▸ **Given exercise**
Retype the material below word for word, leaving out the pictures.

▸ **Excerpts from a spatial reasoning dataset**
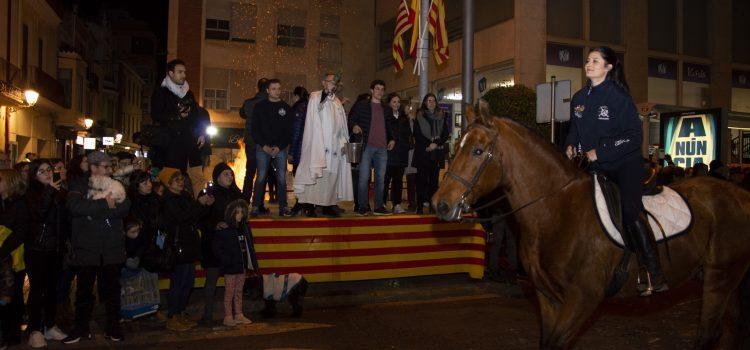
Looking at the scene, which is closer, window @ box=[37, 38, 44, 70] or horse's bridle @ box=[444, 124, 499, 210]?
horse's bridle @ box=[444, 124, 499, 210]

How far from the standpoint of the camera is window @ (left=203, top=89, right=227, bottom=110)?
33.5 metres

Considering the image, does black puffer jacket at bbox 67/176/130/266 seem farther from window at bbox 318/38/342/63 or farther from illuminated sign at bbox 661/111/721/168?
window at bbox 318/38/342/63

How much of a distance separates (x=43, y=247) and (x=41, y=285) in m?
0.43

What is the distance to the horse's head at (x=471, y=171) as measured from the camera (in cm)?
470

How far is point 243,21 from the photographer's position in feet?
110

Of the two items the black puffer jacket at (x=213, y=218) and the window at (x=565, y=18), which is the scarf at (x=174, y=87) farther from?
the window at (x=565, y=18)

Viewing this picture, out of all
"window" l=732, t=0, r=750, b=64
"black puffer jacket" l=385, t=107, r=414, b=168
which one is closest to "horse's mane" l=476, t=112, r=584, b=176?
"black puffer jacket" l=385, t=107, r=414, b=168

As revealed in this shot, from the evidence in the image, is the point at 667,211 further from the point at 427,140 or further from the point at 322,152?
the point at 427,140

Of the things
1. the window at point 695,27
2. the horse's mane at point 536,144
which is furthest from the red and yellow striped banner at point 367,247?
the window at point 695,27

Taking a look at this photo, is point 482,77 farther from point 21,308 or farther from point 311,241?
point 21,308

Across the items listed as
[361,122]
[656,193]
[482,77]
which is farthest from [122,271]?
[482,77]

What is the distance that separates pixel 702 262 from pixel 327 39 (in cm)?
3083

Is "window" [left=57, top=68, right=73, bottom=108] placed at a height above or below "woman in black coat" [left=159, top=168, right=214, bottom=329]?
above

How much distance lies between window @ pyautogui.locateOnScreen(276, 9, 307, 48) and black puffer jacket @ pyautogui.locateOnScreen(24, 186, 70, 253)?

▸ **Result for this exercise**
Looking at the scene, which is closer, window @ box=[37, 38, 44, 70] or horse's bridle @ box=[444, 124, 499, 210]?
horse's bridle @ box=[444, 124, 499, 210]

How far from the standpoint of the camera is window @ (left=203, top=89, right=227, bottom=110)?
33.5 metres

Considering the image, does black puffer jacket at bbox 67/176/130/266 seem farther from window at bbox 318/38/342/63 or farther from illuminated sign at bbox 661/111/721/168?
window at bbox 318/38/342/63

How much of a distance separates (x=43, y=247) and (x=41, y=285) in m?
0.43

What is the distance to the horse's head at (x=471, y=171) as measured from the camera (in cm)?
470

How far is point 243,21 from the photographer's position in feet?
110

Of the two items the black puffer jacket at (x=213, y=218) and the window at (x=565, y=18), which is the scarf at (x=174, y=87) farther from?
the window at (x=565, y=18)

Viewing this picture, out of all
"window" l=732, t=0, r=750, b=64
"black puffer jacket" l=385, t=107, r=414, b=168
which one is closest to "horse's mane" l=476, t=112, r=584, b=176?
"black puffer jacket" l=385, t=107, r=414, b=168

As revealed in this shot, from the evidence in the image, is the point at 667,211 further from the point at 427,140 or further from the point at 322,152?
the point at 427,140

Of the things
1. the window at point 695,27
2. the horse's mane at point 536,144
which is furthest from the red and yellow striped banner at point 367,247?
the window at point 695,27

Taking a look at this photo, is point 482,77 farther from point 21,308 or farther from point 311,241?
point 21,308

Across the items listed as
[361,122]
[656,193]
[482,77]
which is farthest from [122,271]?
[482,77]

What is the distance that separates pixel 702 262 from pixel 327 39 (in cm)?
3083

Is "window" [left=57, top=68, right=73, bottom=108] placed at a height above or below "woman in black coat" [left=159, top=168, right=214, bottom=329]?
above

How much distance lies between window @ pyautogui.locateOnScreen(276, 9, 307, 48) and black puffer jacket @ pyautogui.locateOnScreen(24, 186, 70, 253)?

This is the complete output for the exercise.